Document passage
WHY I NO LONGER CARE ABOUT THE "PEE TAPE"

Count me in as one of the folks who is one hundred percent certain that a Russian kompromat “pee tape” of Donald Trump and some Ruskie prostitutes actually exists. In the year that it has been in our collective existence, and despite the incessant bleating of right wing media shills to the contrary, not a single thing in the infamous Steele Dossier has been proven false. The golden notion squares with everything I know about Donald Trump—that he is a puerile, prurient and profane scumbag who gets off on humiliation and degradation, sexually and otherwise. We’ve recently learned that our illustrious Commander in Chief likes it when porn stars spank his flabby white ass with rolled-up magazines on whose covers he appears, then likes raw dogging them while telling them how much they remind him of his amply faux jugged daughter (who he has publicly mused about dating on several occasions) before firing off a handful of six-figure checks to keep their tongues from wagging.



Does paying a few hookers to piss on a hotel bed that Barack and Michelle Obama once shared really seem that out of character for this loathsome piece of shit? Of course not.


But where I once rooted for its sudden bombshell appearance on social media, I find myself caring less and less whether the pee tape exists. Sadly, Cheeto Benito's daily behavior as president is already far worse and much more embarrassing than anything that could appear on a Trumpian sex tape.


Is prostitutes pissing on a bed any more disgusting than our Dear Leader callously and cynically destroying tens of thousands of families by treating DACA kids as little more than political clay pigeons for his ravenously racist base?


Is a little pay-per-tinkle any more culturally offensive than taking up the cause of literal Nazis to the point of calling them “some very fine people” on television?


Is paying Nadia and Veronica to drench a few Sealy Posturepedics any more grossly indulgent than dispatching the National Guard to militarize our southern border even though illegal border crossings are currently at a 46-year low just because his white power fanbase hates Mexicans?


When it comes to sexual deviancy, as long as nobody is getting hurt, I tend to not give much of a shit what goes on behind closed doors. I didn’t care about Bill Clinton’s over-ballyhoo’d blowjob, ditto for JFK’s dalliances with Marilyn Monroe, and I try very hard not to visualize little Donny Fuckface flogging his Cialis-engorged cocktail carrot while two Russian hookers complicate the lives of the housekeeping staff at the Moscow Ritz-Carleton. When compared to the offensiveness of Trump’s daily life—a life in which a clearly broken and defective man needs to start Twitter wars, political wars, race wars, trade wars, and potentially nuclear wars just to gaslight himself from his own inescapable reality: that he is a fundamentally unloved, unredeemable, subhuman piece of shit who has failed monumentally at everything he could get his tiny little fingers on, from universities, steaks, vodkas, casinos, mortgage companies, board games, football leagues, airlines and casinos, to marriage, paternity, and literally everything else.


There’s nothing more disgusting, sad, or stomach turning than what this vile asshole did yesterday, the day before that, or will do today, tomorrow, and the day after that. This pathetic creature literally has no bottom.


That’s the real tragedy: that when compared to the most routine per diem public Trumpisms, paying a few hookers to piss on each other while he desperately rubs one out barely registers in the Top 40 shittiest things I can rattle off from the past year, alone. What’s worse, 40% of America continues to define his actions and brain-farted opinions as being perfectly in line with what will “Make America Great Again.”


And there’s not a sex act in the world more disgusting than that.

Given request A
From the essay, restate the passage starting at "Is a little" and ending at "fanbase hates Mexicans?", substituting "hotel mattresses" for "Sealy Posturepedics".

Data entries
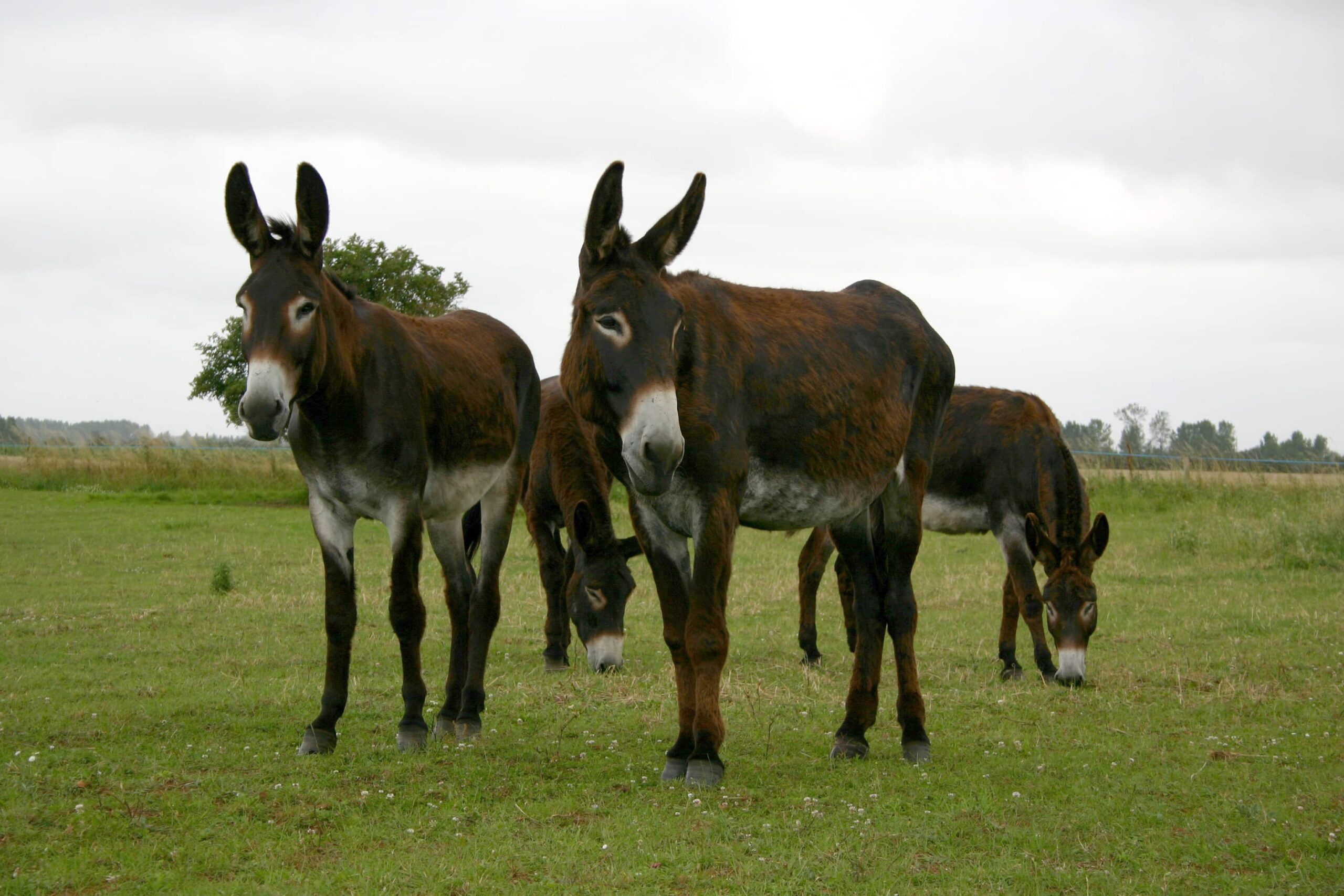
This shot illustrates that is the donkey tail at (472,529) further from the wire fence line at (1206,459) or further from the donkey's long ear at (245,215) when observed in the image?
the wire fence line at (1206,459)

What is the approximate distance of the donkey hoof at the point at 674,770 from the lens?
5.50 meters

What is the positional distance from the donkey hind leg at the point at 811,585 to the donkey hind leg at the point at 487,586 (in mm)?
3223

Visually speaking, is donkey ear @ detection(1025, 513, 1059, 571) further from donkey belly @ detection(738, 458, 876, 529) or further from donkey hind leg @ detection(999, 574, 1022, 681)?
donkey belly @ detection(738, 458, 876, 529)

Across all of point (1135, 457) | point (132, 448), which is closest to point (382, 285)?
point (132, 448)

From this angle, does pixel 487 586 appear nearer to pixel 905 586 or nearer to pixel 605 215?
pixel 905 586

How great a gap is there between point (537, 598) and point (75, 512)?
12720mm

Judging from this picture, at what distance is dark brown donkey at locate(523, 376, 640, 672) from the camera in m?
9.29

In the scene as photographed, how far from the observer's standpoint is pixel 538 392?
8.32 m

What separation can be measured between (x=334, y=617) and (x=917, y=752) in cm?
321

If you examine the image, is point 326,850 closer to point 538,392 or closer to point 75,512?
point 538,392

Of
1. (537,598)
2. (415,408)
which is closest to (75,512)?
(537,598)

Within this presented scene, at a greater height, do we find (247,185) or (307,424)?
(247,185)

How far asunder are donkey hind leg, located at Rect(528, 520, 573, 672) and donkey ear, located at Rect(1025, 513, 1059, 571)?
12.9ft

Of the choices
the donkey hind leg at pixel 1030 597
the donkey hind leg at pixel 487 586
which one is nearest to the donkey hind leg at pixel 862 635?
the donkey hind leg at pixel 487 586
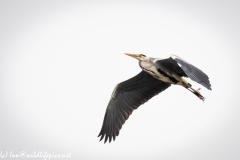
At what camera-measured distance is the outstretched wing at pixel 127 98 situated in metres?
11.5

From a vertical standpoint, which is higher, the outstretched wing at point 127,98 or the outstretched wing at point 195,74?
the outstretched wing at point 127,98

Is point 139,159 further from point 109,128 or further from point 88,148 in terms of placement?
point 109,128

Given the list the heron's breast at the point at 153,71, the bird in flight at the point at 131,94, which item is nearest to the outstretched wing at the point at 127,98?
the bird in flight at the point at 131,94

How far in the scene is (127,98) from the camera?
1162 cm

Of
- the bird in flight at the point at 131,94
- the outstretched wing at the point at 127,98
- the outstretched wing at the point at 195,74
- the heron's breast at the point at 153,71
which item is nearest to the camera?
the outstretched wing at the point at 195,74

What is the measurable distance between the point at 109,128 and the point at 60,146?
51254 millimetres

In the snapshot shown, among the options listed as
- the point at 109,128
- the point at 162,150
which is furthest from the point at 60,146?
the point at 109,128

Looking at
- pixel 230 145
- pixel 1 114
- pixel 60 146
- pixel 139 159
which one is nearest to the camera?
pixel 230 145

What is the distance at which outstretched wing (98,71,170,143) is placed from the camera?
37.8 ft

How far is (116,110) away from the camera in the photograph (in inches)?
457

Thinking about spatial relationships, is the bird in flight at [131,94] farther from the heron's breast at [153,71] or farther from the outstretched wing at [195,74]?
the outstretched wing at [195,74]

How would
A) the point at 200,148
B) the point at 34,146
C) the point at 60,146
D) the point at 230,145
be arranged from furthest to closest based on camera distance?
the point at 60,146
the point at 34,146
the point at 200,148
the point at 230,145

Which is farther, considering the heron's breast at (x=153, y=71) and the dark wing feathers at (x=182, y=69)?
the heron's breast at (x=153, y=71)

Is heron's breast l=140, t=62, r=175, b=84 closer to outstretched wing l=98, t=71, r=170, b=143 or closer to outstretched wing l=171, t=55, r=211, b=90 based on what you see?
outstretched wing l=98, t=71, r=170, b=143
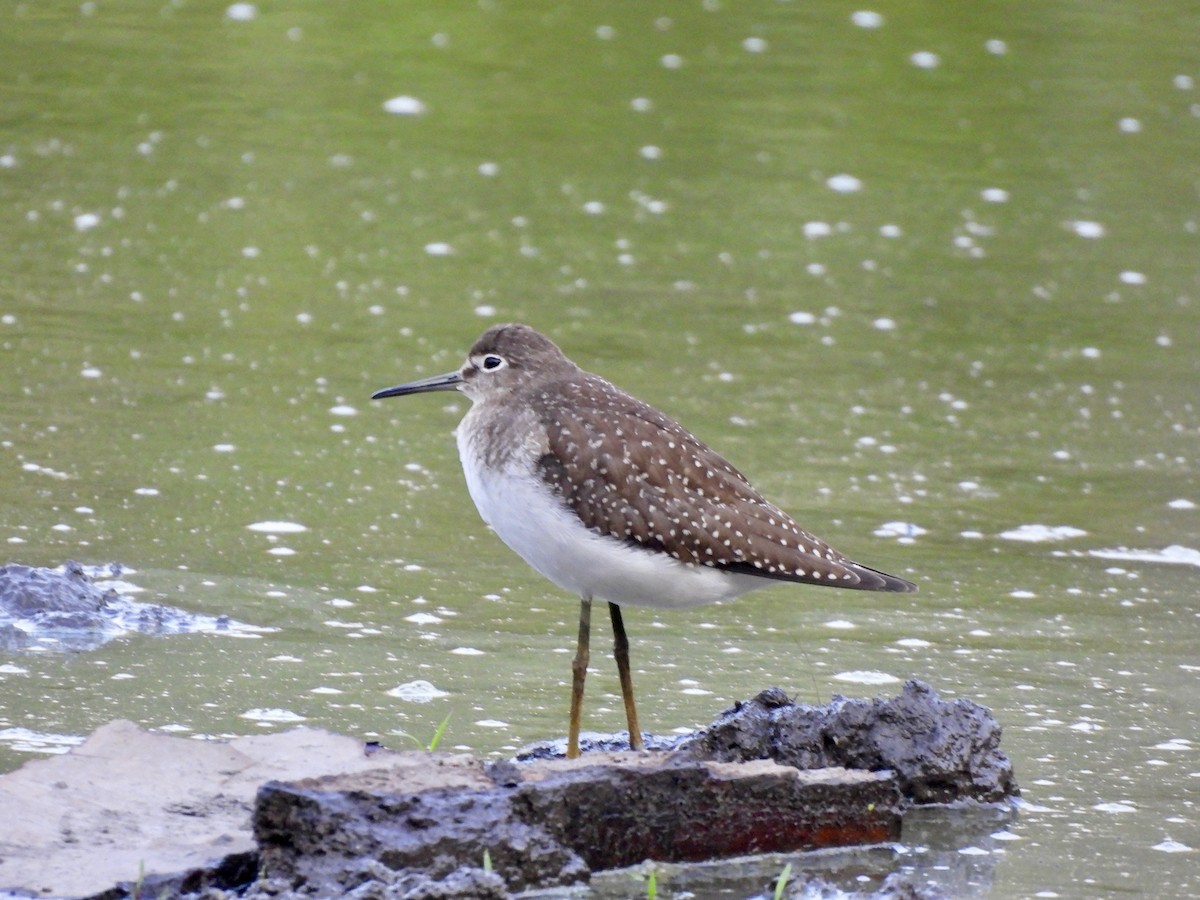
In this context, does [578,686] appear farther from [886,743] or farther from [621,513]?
[886,743]

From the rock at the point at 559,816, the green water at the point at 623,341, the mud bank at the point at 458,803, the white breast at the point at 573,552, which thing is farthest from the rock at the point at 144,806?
the white breast at the point at 573,552

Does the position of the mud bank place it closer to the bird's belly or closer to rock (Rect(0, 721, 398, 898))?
rock (Rect(0, 721, 398, 898))

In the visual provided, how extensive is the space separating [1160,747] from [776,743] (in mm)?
1276

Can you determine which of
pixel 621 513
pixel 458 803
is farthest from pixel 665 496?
pixel 458 803

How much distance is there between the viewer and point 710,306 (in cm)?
1084

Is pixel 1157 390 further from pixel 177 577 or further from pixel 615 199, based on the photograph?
pixel 177 577

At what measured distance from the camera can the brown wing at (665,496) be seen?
528cm

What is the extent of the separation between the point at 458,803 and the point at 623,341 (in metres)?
5.94

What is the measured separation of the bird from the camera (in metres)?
5.26

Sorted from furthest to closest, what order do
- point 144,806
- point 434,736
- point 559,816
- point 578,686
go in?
point 578,686, point 434,736, point 144,806, point 559,816

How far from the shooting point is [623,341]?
1009 cm

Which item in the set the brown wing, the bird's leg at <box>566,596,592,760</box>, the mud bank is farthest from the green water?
the brown wing

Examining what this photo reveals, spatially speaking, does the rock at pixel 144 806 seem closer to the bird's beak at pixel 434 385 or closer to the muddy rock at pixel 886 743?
the muddy rock at pixel 886 743

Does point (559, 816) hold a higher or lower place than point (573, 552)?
lower
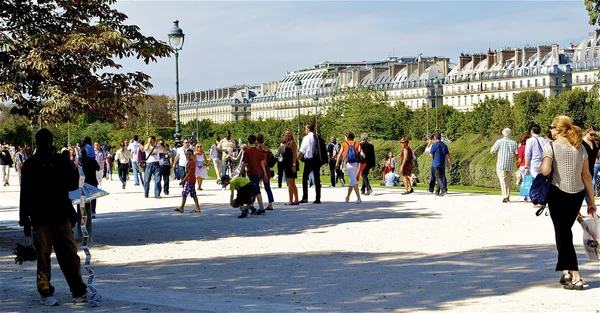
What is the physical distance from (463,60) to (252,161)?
149 m

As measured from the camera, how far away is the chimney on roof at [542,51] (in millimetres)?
148350

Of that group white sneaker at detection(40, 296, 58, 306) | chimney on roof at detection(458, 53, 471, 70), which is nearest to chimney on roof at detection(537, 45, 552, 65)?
chimney on roof at detection(458, 53, 471, 70)

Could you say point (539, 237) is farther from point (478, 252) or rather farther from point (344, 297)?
point (344, 297)

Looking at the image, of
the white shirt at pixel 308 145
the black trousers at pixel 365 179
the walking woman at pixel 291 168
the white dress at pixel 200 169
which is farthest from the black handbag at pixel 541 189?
the white dress at pixel 200 169

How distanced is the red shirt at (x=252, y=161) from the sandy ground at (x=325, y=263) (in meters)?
0.93

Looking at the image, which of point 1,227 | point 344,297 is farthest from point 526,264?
point 1,227

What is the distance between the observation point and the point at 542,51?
499ft

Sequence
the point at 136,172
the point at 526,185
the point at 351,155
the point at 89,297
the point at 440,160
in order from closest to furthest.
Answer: the point at 89,297
the point at 526,185
the point at 351,155
the point at 440,160
the point at 136,172

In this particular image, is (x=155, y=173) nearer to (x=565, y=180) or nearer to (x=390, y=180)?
(x=390, y=180)

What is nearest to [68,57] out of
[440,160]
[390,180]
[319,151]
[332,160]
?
[319,151]

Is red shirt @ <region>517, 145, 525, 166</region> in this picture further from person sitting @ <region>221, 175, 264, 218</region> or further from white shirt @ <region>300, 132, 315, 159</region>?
person sitting @ <region>221, 175, 264, 218</region>

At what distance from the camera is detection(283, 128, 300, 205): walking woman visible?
2234cm

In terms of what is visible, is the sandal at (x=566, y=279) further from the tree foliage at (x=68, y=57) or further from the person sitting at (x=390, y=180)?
the person sitting at (x=390, y=180)

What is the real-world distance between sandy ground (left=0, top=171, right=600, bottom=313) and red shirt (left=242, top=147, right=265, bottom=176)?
0.93m
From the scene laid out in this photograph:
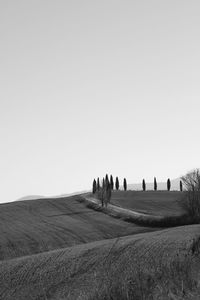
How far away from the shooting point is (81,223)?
73688mm

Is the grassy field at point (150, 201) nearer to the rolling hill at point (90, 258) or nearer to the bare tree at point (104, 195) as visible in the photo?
the rolling hill at point (90, 258)

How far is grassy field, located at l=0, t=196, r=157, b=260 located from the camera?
55500 millimetres

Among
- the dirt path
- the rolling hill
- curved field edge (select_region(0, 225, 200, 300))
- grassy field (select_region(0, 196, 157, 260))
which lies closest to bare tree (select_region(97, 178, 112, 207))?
the dirt path

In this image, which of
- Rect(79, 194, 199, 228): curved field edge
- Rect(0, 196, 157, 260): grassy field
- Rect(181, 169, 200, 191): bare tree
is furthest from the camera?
Rect(181, 169, 200, 191): bare tree

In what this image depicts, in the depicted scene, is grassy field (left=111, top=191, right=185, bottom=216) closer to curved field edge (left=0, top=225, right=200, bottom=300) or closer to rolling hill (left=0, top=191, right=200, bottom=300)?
rolling hill (left=0, top=191, right=200, bottom=300)

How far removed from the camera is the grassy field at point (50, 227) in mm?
55500

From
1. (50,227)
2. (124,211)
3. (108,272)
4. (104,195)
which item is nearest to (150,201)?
(104,195)

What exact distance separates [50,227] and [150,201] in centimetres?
4092

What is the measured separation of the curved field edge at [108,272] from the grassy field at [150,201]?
53.8 metres

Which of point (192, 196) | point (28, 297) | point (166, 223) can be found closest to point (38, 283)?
point (28, 297)

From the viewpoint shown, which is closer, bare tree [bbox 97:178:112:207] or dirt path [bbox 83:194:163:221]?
dirt path [bbox 83:194:163:221]

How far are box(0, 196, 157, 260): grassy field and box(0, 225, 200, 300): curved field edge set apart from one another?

Given request B
Copy each line of the entries that includes the string "higher". Matching is case-sensitive.

Full output A
Is a little pay-per-tinkle any more culturally offensive than taking up the cause of literal Nazis to the point of calling them “some very fine people” on television?


Is paying Nadia and Veronica to drench a few hotel mattresses any more grossly indulgent than dispatching the National Guard to militarize our southern border even though illegal border crossings are currently at a 46-year low just because his white power fanbase hates Mexicans?

Full output B
From a vertical standpoint, which is higher, the outstretched wing at point 127,98 or the outstretched wing at point 195,74?
Does point (559, 816) hold a higher or lower place than point (573, 552)?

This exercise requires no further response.